----- Data records

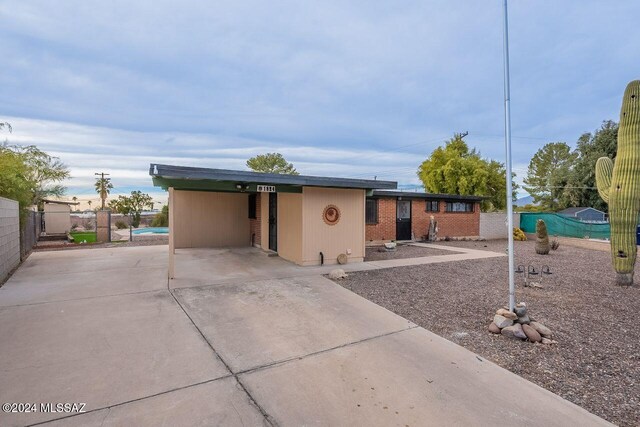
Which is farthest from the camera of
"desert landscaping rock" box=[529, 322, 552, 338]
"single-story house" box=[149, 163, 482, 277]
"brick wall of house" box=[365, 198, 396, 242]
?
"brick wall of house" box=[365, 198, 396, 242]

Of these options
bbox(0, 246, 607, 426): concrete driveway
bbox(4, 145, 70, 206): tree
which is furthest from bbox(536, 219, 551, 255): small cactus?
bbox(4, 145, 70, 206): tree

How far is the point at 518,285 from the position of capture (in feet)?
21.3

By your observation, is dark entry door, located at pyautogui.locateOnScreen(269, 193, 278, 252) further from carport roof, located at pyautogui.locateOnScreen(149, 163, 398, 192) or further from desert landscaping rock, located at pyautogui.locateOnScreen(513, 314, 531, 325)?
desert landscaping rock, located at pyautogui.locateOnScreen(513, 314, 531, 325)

----------
----- Data records

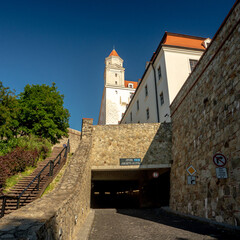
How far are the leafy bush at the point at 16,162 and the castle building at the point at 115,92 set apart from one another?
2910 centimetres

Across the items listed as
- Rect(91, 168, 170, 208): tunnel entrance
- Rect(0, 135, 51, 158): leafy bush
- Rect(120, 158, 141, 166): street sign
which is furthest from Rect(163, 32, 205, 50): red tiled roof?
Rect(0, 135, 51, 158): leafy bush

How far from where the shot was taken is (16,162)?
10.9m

----------

> [Stated goal]: Count the lines of the records above that contain the string "point". Give only the number.

> [Completed exercise]: 2